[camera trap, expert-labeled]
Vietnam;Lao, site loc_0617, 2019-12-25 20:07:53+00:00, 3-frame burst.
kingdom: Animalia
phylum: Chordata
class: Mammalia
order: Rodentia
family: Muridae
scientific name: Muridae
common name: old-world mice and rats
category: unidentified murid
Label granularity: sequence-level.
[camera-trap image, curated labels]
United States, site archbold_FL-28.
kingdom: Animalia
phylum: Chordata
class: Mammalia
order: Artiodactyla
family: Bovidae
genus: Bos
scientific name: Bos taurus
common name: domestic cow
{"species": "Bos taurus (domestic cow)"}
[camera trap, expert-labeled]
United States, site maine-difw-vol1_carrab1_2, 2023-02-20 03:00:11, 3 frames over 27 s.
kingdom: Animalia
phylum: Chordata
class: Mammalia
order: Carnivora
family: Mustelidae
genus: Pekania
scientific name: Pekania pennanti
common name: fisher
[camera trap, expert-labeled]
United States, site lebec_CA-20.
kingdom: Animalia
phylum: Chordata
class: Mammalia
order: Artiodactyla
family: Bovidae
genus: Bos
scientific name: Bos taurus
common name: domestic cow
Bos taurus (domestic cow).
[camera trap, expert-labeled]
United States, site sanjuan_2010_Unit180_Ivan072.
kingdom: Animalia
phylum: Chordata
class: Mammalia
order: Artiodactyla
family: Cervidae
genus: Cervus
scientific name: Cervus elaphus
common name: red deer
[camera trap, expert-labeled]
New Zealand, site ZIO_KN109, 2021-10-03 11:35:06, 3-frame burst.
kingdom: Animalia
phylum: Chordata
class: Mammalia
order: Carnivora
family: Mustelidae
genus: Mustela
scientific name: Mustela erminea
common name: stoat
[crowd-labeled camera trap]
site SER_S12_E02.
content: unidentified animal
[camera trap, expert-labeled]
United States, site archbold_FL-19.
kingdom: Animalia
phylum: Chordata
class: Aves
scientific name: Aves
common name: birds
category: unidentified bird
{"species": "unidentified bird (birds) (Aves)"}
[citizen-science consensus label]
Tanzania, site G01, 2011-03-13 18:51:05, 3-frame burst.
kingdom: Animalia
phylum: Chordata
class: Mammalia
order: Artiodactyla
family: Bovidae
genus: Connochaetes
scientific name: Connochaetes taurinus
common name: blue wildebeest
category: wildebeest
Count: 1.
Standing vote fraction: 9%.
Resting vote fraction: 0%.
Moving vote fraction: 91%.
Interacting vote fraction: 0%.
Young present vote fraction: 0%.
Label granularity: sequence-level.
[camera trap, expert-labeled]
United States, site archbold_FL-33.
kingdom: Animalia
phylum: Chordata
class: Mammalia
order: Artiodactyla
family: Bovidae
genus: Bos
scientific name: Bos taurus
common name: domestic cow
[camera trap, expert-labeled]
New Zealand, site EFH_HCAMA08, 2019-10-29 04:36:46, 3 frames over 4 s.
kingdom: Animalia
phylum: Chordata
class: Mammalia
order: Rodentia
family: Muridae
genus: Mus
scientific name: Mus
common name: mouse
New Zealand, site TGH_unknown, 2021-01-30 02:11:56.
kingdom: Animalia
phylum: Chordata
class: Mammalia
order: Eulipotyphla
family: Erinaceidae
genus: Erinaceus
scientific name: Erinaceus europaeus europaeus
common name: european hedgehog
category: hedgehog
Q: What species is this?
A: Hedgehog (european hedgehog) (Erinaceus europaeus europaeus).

• Task
Could you retype all of the records above exactly as they appear?

• Result
[camera trap, expert-labeled]
Vietnam;Lao, site loc_0617, 2019-12-25 20:07:53+00:00, 3-frame burst.
kingdom: Animalia
phylum: Chordata
class: Mammalia
order: Rodentia
family: Muridae
scientific name: Muridae
common name: old-world mice and rats
category: unidentified murid
Label granularity: sequence-level.
[camera-trap image, curated labels]
United States, site archbold_FL-28.
kingdom: Animalia
phylum: Chordata
class: Mammalia
order: Artiodactyla
family: Bovidae
genus: Bos
scientific name: Bos taurus
common name: domestic cow
{"species": "Bos taurus (domestic cow)"}
[camera trap, expert-labeled]
United States, site maine-difw-vol1_carrab1_2, 2023-02-20 03:00:11, 3 frames over 27 s.
kingdom: Animalia
phylum: Chordata
class: Mammalia
order: Carnivora
family: Mustelidae
genus: Pekania
scientific name: Pekania pennanti
common name: fisher
[camera trap, expert-labeled]
United States, site lebec_CA-20.
kingdom: Animalia
phylum: Chordata
class: Mammalia
order: Artiodactyla
family: Bovidae
genus: Bos
scientific name: Bos taurus
common name: domestic cow
Bos taurus (domestic cow).
[camera trap, expert-labeled]
United States, site sanjuan_2010_Unit180_Ivan072.
kingdom: Animalia
phylum: Chordata
class: Mammalia
order: Artiodactyla
family: Cervidae
genus: Cervus
scientific name: Cervus elaphus
common name: red deer
[camera trap, expert-labeled]
New Zealand, site ZIO_KN109, 2021-10-03 11:35:06, 3-frame burst.
kingdom: Animalia
phylum: Chordata
class: Mammalia
order: Carnivora
family: Mustelidae
genus: Mustela
scientific name: Mustela erminea
common name: stoat
[crowd-labeled camera trap]
site SER_S12_E02.
content: unidentified animal
[camera trap, expert-labeled]
United States, site archbold_FL-19.
kingdom: Animalia
phylum: Chordata
class: Aves
scientific name: Aves
common name: birds
category: unidentified bird
{"species": "unidentified bird (birds) (Aves)"}
[citizen-science consensus label]
Tanzania, site G01, 2011-03-13 18:51:05, 3-frame burst.
kingdom: Animalia
phylum: Chordata
class: Mammalia
order: Artiodactyla
family: Bovidae
genus: Connochaetes
scientific name: Connochaetes taurinus
common name: blue wildebeest
category: wildebeest
Count: 1.
Standing vote fraction: 9%.
Resting vote fraction: 0%.
Moving vote fraction: 91%.
Interacting vote fraction: 0%.
Young present vote fraction: 0%.
Label granularity: sequence-level.
[camera trap, expert-labeled]
United States, site archbold_FL-33.
kingdom: Animalia
phylum: Chordata
class: Mammalia
order: Artiodactyla
family: Bovidae
genus: Bos
scientific name: Bos taurus
common name: domestic cow
[camera trap, expert-labeled]
New Zealand, site EFH_HCAMA08, 2019-10-29 04:36:46, 3 frames over 4 s.
kingdom: Animalia
phylum: Chordata
class: Mammalia
order: Rodentia
family: Muridae
genus: Mus
scientific name: Mus
common name: mouse
New Zealand, site TGH_unknown, 2021-01-30 02:11:56.
kingdom: Animalia
phylum: Chordata
class: Mammalia
order: Eulipotyphla
family: Erinaceidae
genus: Erinaceus
scientific name: Erinaceus europaeus europaeus
common name: european hedgehog
category: hedgehog
Q: What species is this?
A: Hedgehog (european hedgehog) (Erinaceus europaeus europaeus).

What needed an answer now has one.